What RDF does in the context of the Semantic Web is to provide a way to
record data so that they can be interpreted easily by machines, which in
turn provides an avenue to ``\ldots{}more efficient and sophisticated
data interchange, searching, cataloguing, navigation, classification and
so on\ldots{}'' \cite{Powe-S-2003-RDF}.

Since its inception in the late 1990's, the RDF specification has
spawned several applications, RDF Site Summary (RSS) being but one
example. Versions 0.9 and 1.0 of RSS conform to the W3C's RDF
specification. It is a format intended for metadata description and
content syndication \cite{Mano-F-2004-RDF}. Originally developed by
Netscape as a means to syndicate content from multiple sources onto one
page \cite{Nott-M-2005-Atom}, RSS has been embraced by other individuals
and organisations resulting in the spawning of multiple versions.

At its most simple, the information provided in an RSS document
comprises the description of a ``channel'' (which could be on a specific
topic such as current events, sport, weather, etc.) consisting of URL
linked items. Each item comprises a title, a link to the actual content
and a brief description or abstract. In essence, RSS provides a simple
way to summarise changes to a web site in a form that is easy to access
and process.

Because of the proliferation of differing RSS standards and associated
problems with compatibility, a group of service providers, vendors and
developers have initiated the development of a separate syndication
standard named Atom. According to the Atom Publishing Format and
Protocol (Atompub) Working Group, the development of Atom is heavily
influenced by the lessons learned in the evolution of RSS.


\subsubsection{Atom}
\label{sec-atom-detail}

The Atom specification defines an XML-based document format that is
designed to describe lists of related information
\cite{Nott-M-2005-Atom}. These lists are known as ``feeds''. Feeds are
made up of multiple items, known as ``entries''; each entry can have an
extensible set of attached metadata \cite{Nott-M-2005-Atom}.
Figure~\ref{fig-atom-example} shows an example of a simple, single-entry
Atom feed document.


\begin{figure}
	\fbox{\parbox[b]{.99\linewidth}{%
		\vskip 0.5cm%
		\footnotesize%
		\verbatiminput{feed.atom}%
		\vskip 0.25cm%
	}}
	\caption{A simple, single-entry Atom feed document \protect\cite{Nott-M-2005-Atom}}
	\label{fig-atom-example}
\end{figure}


Atom as a technology comprises four key related components: a conceptual
model of a resource, a well defined syntax for this model, the actual
atom feed format itself and an editing protocol. Both the feed format
and editing protocol also make use of the aforementioned syntax.

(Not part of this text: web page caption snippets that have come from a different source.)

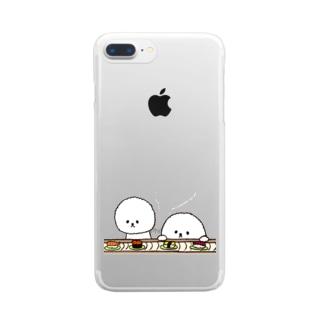 ビションフリーゼ お寿司 Clear smartphone cases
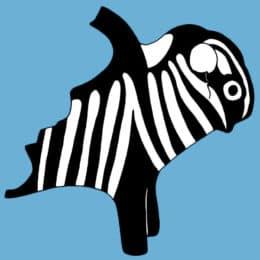 Les rhytons «Base-Ring» en forme de taureau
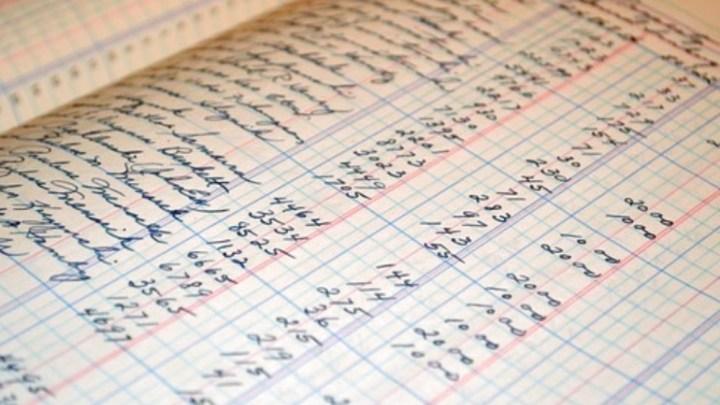 Covisoc, l'AS Bisceglie supera l'esame sugli adempimenti contabili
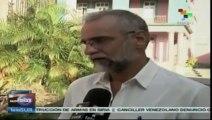 Anuncian creación de cooperativas no agropecuarias en Cuba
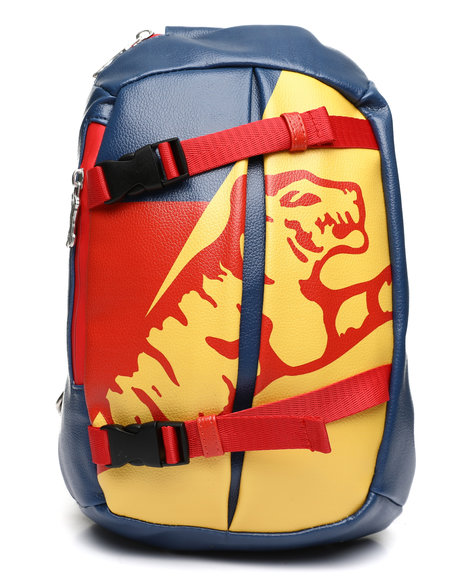 Le Tigre - Reeds Crossbody Bag (Unisex)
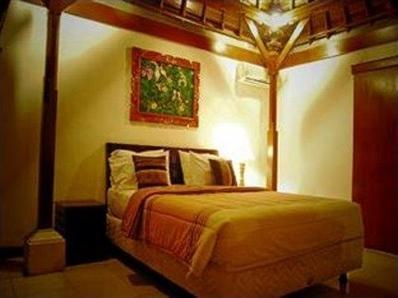Villa Bunga Bali Bali - Studio Apartement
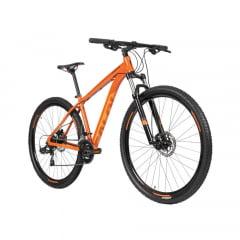 Bicicleta Caloi Explorer Sport Laranja 2020 - Aro 29, 21v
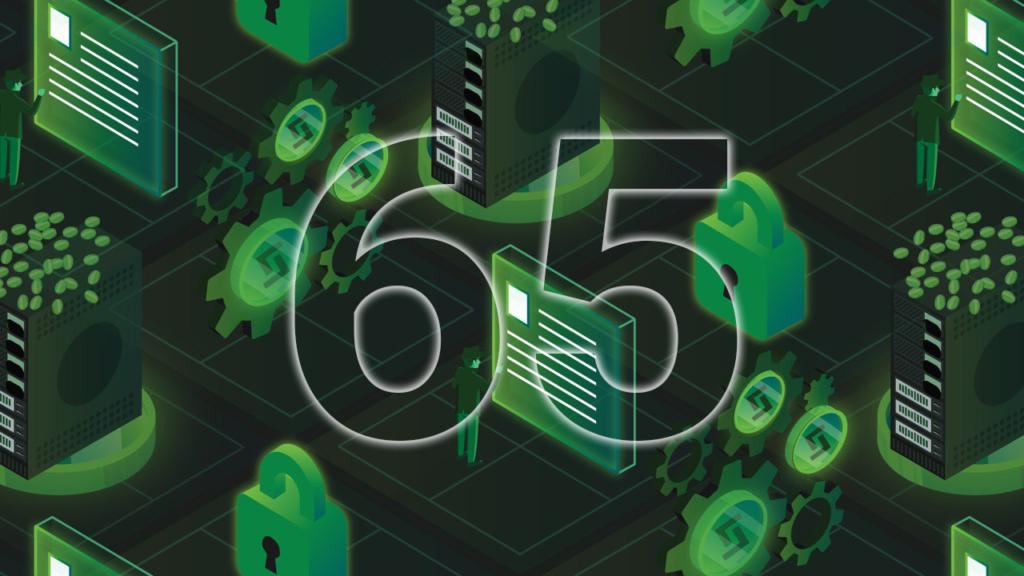, Weekly Dev Update #65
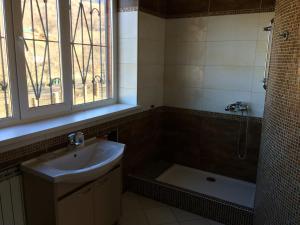 Zeleny Bereg Guest House, Affittacamere  Nikitino - big - 21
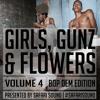 SAFARi SOUND -GiRLS, GUNZ & FLOWERS VOL. 4 - BOP DEM EDiTiON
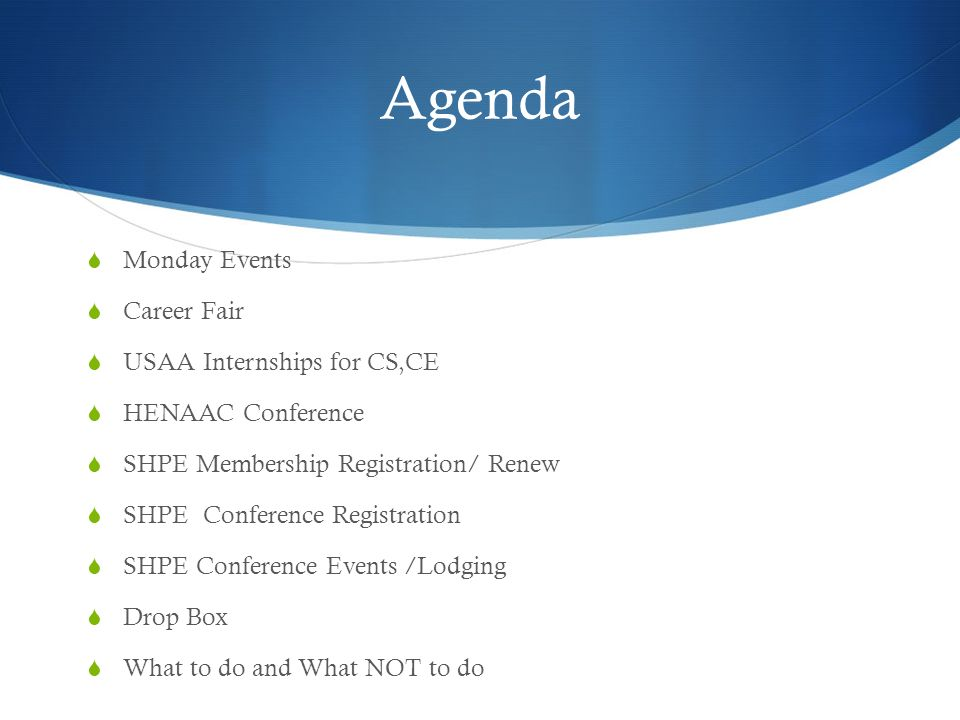 Shpe 2Nd General Body Meeting - Ppt Download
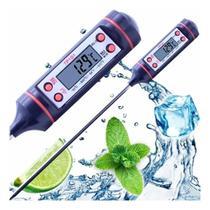 Termômetro Culinário Digital Espeto Alimento Cozinha Liquido - Liba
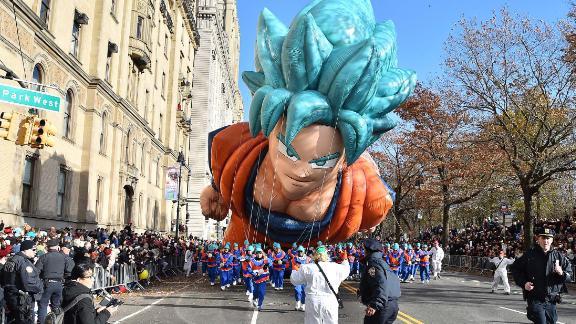 """""""Dragon Ball"""" character Goku makes an appearance."""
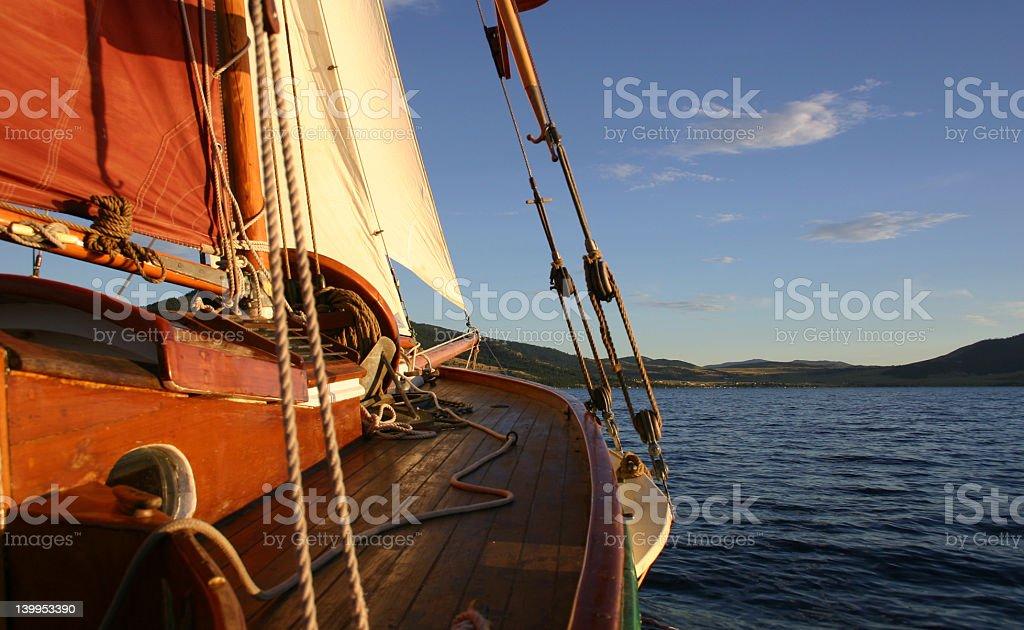 19th century sailboat stock photo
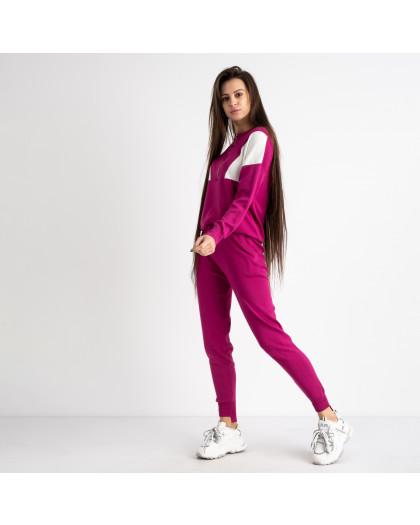 2110-3 M.K.Store розовый спортивный костюм женский  (3 ед.размеры: универсал 44-48) M.K.Store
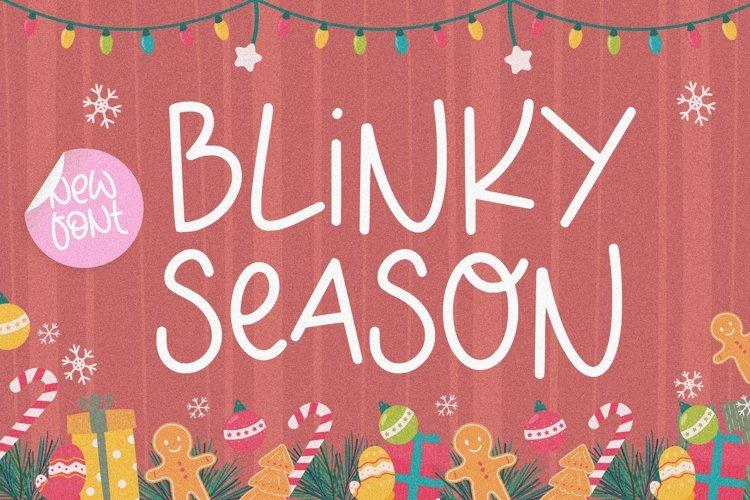 BLINKY SEASON Monoline Font example image 1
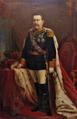 Luís I - Academia Nacional de Belas-Artes.png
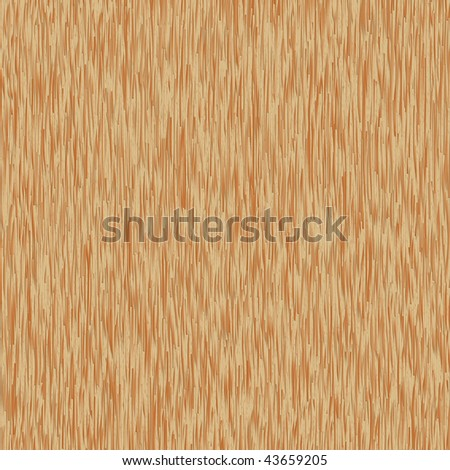 Pressed bamboo texture background - stock photo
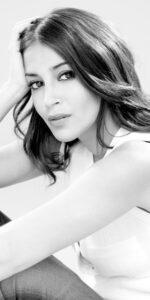 Leila Bekhti actrice pratique le miha bodytec avec BODYHIT - Electrostimulation Paris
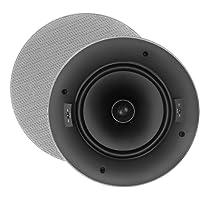 OSD Audio ACE800 8-inch 120-Watt Trimless Thin Bezel Polypropylene In-Ceiling Speaker Pair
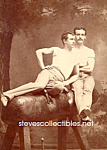 c.1915 Male GYMNASTS Very CLOSE - Photo - GAY INTEREST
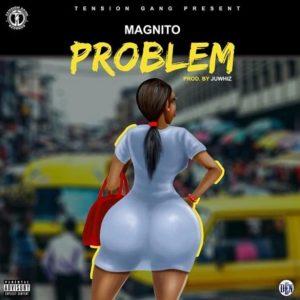 Magnito - Problem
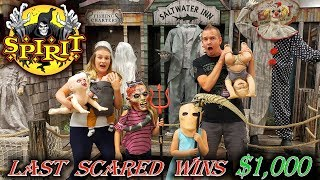 Try Not to Get Scared Challenge! Last To Get Scared Wins $1000!!!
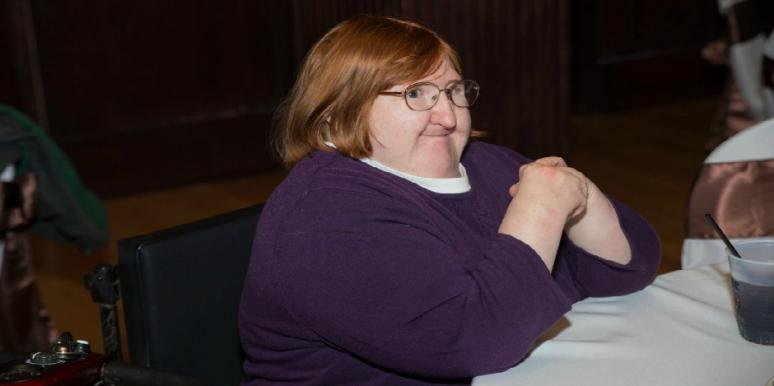 Freeman-Sheldon Syndrome: 8 Ways My Disability Will Be Amazing For My Love Life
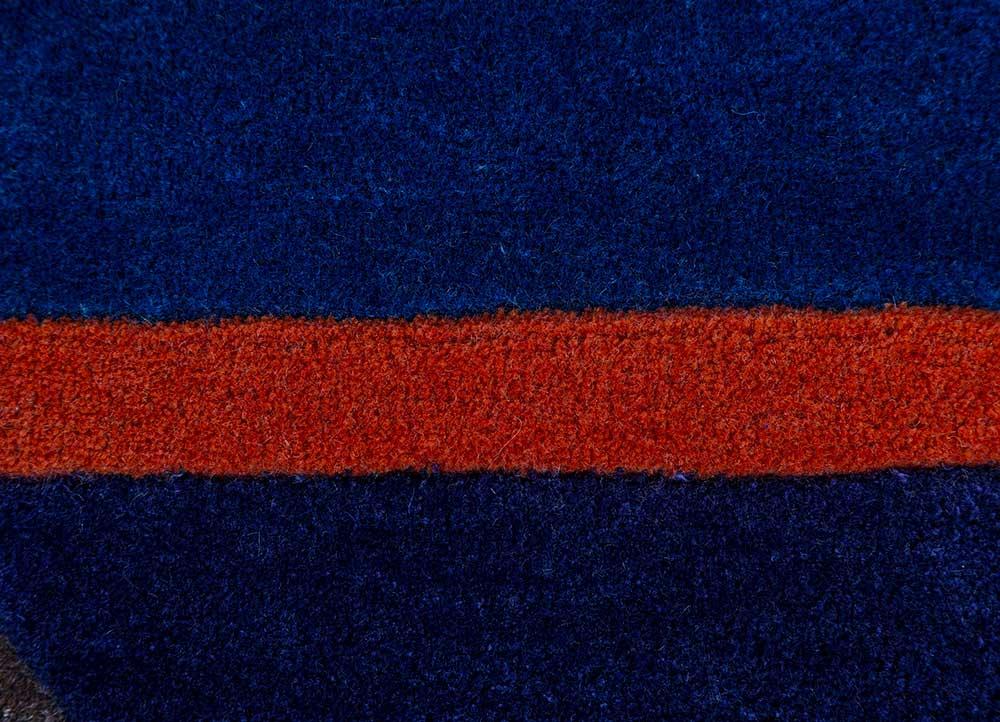jaipur wunderkammer blue wool and viscose hand tufted Rug - CloseUp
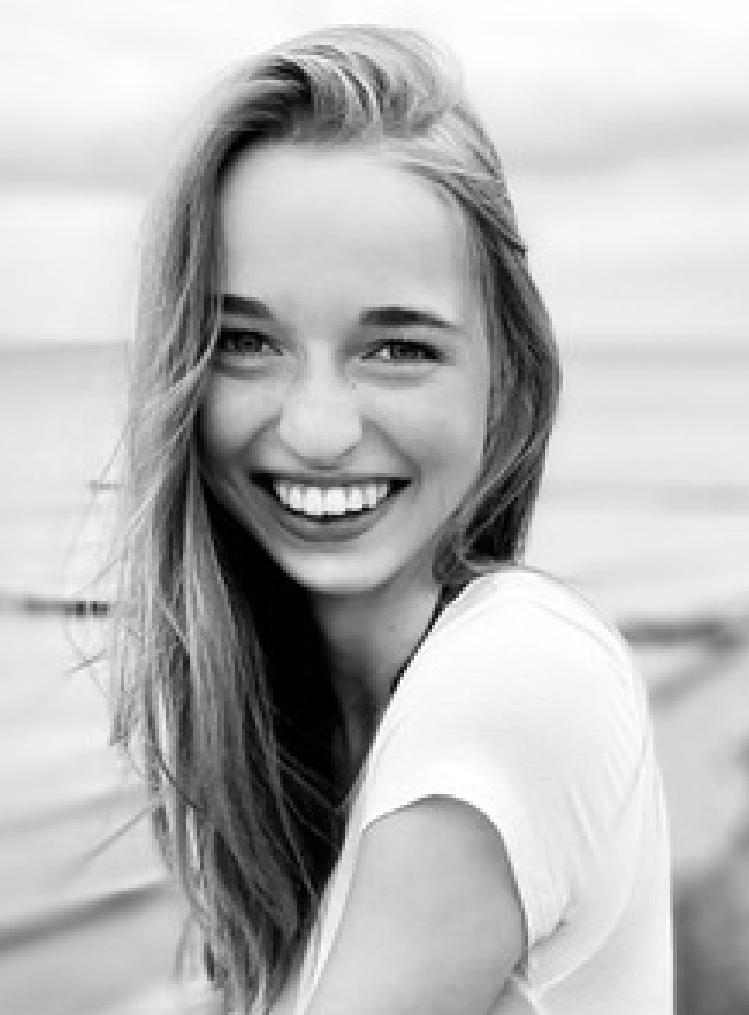 Emma Leandra Meike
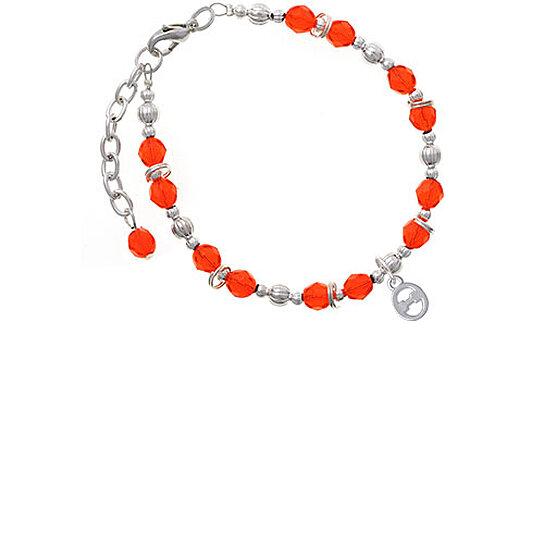 Buy Silvertone Small Greek Letter Theta Orange Beaded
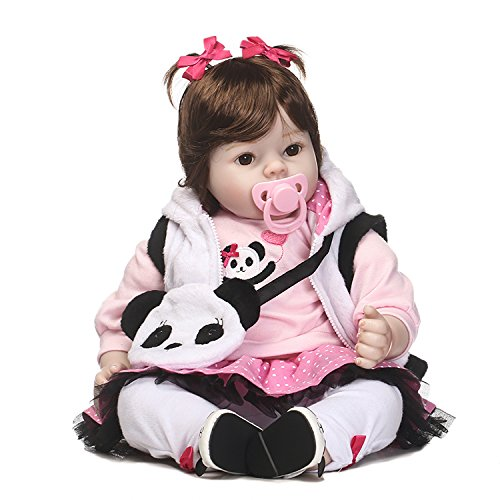 Nicery Reborn Baby Doll Soft Simulation Silicone Vinyl 20inch 50cm Magnetic Mouth Lifelike Vivid Boy Girl Toy Panda Clothes RD50C011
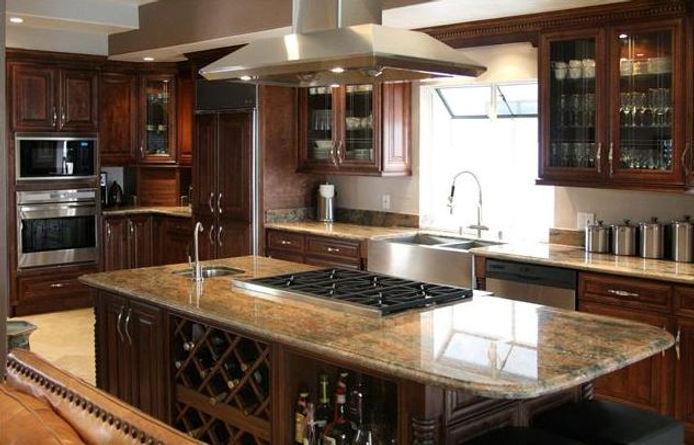 Mahogany cabinets.JPG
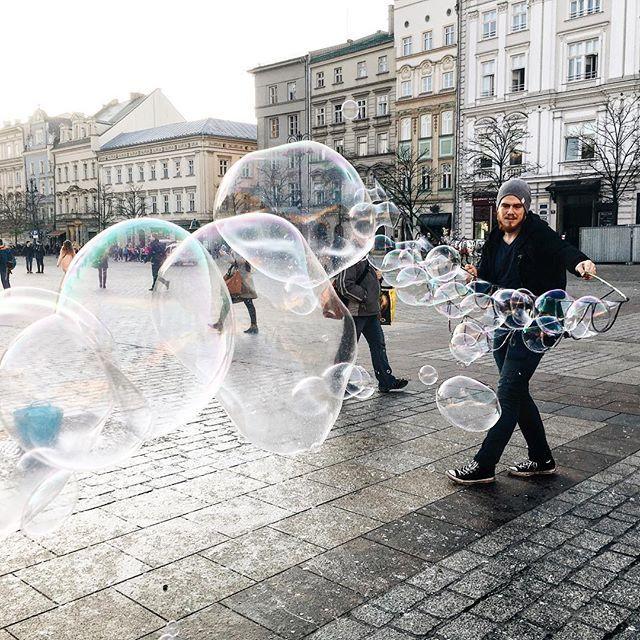 #vscocam  #Poland #Krakow #vscokrakow #vscopoland #polska #krakow_gram #europe #eurotrip #traveleurope #vscoeurope #visitkrakow #TLPicks #welovecracow #krk #фотографвевропе #cracow #igerskrakow #igerspoland #krakowplaces  #europe_gallery #typ_krakow #vzcokrakow #краков #cracov #krakov #польша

The latest Atom specification (1.1), which at the time of writing is
still in draft form, states that the main use case that Atom is intended
to address is ``\ldots{}the syndication of Web content such as Weblogs
and news headlines to Web sites as well as directly to user agents''
\cite{Nott-M-2005-Atom}. The specification also suggests, however, that
Atom should not be limited to just web based content syndication but in
fact could be adapted for other uses or content types. The Atompub
Working Group have submitted the Atom feed format and editing protocol
to the IETF for consideration as an Internet standard.


\section{Motivation}
\label{sec-motivation}

One of the example domains of data integration is that of Electronic
Data Interchange (EDI), a concept used by companies to exchange
information such as goods procurement documentation. EDI is not new
\cite{Beck-R-2002-Bled,Medj-B-2003-VLDB}, and has been used for many
years by various organisations to reduce costs by replacing more
traditional paper based systems. It is interesting to note, however,
that in surveys regarding the extent of EDI adoption, only a fraction
of the companies that might be perceived as beneficiaries of such
technology have actually implemented or attempted to implement it
\cite{Beck-R-2002-Bled,vaHe-E-1999-EDI}. This naturally raises the
question of why this is the case. We can further refine this question by
asking why so few smaller companies (SME's) have adopted EDI or indeed
other technologies that rely on accurate automated data integration,
such as data warehousing.

Perhaps the most important reason is that of cost: to a small company
the perceived benefits of introducing the technology may not be
sufficient to justify the expense
\cite{Beck-R-2002-Bled,Guo-J-2003-DocEng,Somm-RA-2002-SIGMOD}. When a
decision has been made to implement such technology, it is often the
case that the SME in question has been forced into an investment that
is, to them, an expensive solution, perhaps due to demands imposed by
larger clients and partners, or as a response to competitors in an
attempt to maintain market position
\cite{Beck-R-2002-Bled,vaHe-E-1999-EDI}.

Attempts have been made to make EDI more cost effective by introducing
EDI on a web-based platform \cite{Beck-R-2002-Bled}, and through the
development of standards such as UBL \cite{Mead-B-2004-UBL}. While UBL
is new and has probably not had sufficient time to make a substantial
impact, the fact remains that the underlying reason these types of
technologies are still not attractive enough to SME's is cost
\cite{Beck-R-2002-Bled,Guo-J-2003-DocEng,Somm-RA-2002-SIGMOD,vaHe-E-1999-EDI}.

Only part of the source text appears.